Collected data
•••••
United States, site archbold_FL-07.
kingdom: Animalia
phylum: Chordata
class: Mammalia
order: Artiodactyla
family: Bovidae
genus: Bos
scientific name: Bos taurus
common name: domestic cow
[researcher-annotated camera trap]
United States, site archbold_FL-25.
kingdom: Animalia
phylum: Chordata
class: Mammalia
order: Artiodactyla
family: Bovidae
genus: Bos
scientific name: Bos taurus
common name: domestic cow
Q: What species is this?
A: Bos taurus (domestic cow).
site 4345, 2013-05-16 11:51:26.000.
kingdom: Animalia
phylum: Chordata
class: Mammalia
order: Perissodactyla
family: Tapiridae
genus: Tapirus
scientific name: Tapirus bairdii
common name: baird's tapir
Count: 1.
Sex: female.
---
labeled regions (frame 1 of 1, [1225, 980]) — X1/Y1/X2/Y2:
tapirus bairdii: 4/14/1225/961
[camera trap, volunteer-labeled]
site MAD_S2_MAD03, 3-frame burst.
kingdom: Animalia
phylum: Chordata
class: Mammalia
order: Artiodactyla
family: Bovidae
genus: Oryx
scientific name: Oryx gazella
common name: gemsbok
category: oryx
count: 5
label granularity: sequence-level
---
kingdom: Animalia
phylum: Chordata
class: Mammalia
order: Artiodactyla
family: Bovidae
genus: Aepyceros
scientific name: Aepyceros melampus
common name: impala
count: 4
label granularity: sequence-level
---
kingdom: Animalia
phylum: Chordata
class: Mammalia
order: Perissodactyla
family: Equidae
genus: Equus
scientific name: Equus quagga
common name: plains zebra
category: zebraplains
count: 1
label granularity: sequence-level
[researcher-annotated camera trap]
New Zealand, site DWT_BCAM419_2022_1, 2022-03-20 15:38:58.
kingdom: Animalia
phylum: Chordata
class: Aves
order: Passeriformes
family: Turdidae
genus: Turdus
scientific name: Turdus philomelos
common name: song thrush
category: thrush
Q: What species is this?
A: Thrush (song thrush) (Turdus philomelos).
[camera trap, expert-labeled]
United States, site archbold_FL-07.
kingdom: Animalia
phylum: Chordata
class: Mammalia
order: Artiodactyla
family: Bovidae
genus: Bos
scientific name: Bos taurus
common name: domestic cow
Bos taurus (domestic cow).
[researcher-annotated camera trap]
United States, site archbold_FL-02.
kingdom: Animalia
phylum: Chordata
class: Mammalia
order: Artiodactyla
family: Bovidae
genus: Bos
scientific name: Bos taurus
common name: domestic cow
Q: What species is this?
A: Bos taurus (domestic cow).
•••••
» TASK
Every entry in the data should be returned exactly.

» SOLUTION FOR THIS TASK
United States, site archbold_FL-07.
kingdom: Animalia
phylum: Chordata
class: Mammalia
order: Artiodactyla
family: Bovidae
genus: Bos
scientific name: Bos taurus
common name: domestic cow
[researcher-annotated camera trap]
United States, site archbold_FL-25.
kingdom: Animalia
phylum: Chordata
class: Mammalia
order: Artiodactyla
family: Bovidae
genus: Bos
scientific name: Bos taurus
common name: domestic cow
Q: What species is this?
A: Bos taurus (domestic cow).
site 4345, 2013-05-16 11:51:26.000.
kingdom: Animalia
phylum: Chordata
class: Mammalia
order: Perissodactyla
family: Tapiridae
genus: Tapirus
scientific name: Tapirus bairdii
common name: baird's tapir
Count: 1.
Sex: female.
---
labeled regions (frame 1 of 1, [1225, 980]) — X1/Y1/X2/Y2:
tapirus bairdii: 4/14/1225/961
[camera trap, volunteer-labeled]
site MAD_S2_MAD03, 3-frame burst.
kingdom: Animalia
phylum: Chordata
class: Mammalia
order: Artiodactyla
family: Bovidae
genus: Oryx
scientific name: Oryx gazella
common name: gemsbok
category: oryx
count: 5
label granularity: sequence-level
---
kingdom: Animalia
phylum: Chordata
class: Mammalia
order: Artiodactyla
family: Bovidae
genus: Aepyceros
scientific name: Aepyceros melampus
common name: impala
count: 4
label granularity: sequence-level
---
kingdom: Animalia
phylum: Chordata
class: Mammalia
order: Perissodactyla
family: Equidae
genus: Equus
scientific name: Equus quagga
common name: plains zebra
category: zebraplains
count: 1
label granularity: sequence-level
[researcher-annotated camera trap]
New Zealand, site DWT_BCAM419_2022_1, 2022-03-20 15:38:58.
kingdom: Animalia
phylum: Chordata
class: Aves
order: Passeriformes
family: Turdidae
genus: Turdus
scientific name: Turdus philomelos
common name: song thrush
category: thrush
Q: What species is this?
A: Thrush (song thrush) (Turdus philomelos).
[camera trap, expert-labeled]
United States, site archbold_FL-07.
kingdom: Animalia
phylum: Chordata
class: Mammalia
order: Artiodactyla
family: Bovidae
genus: Bos
scientific name: Bos taurus
common name: domestic cow
Bos taurus (domestic cow).
[researcher-annotated camera trap]
United States, site archbold_FL-02.
kingdom: Animalia
phylum: Chordata
class: Mammalia
order: Artiodactyla
family: Bovidae
genus: Bos
scientific name: Bos taurus
common name: domestic cow
Q: What species is this?
A: Bos taurus (domestic cow).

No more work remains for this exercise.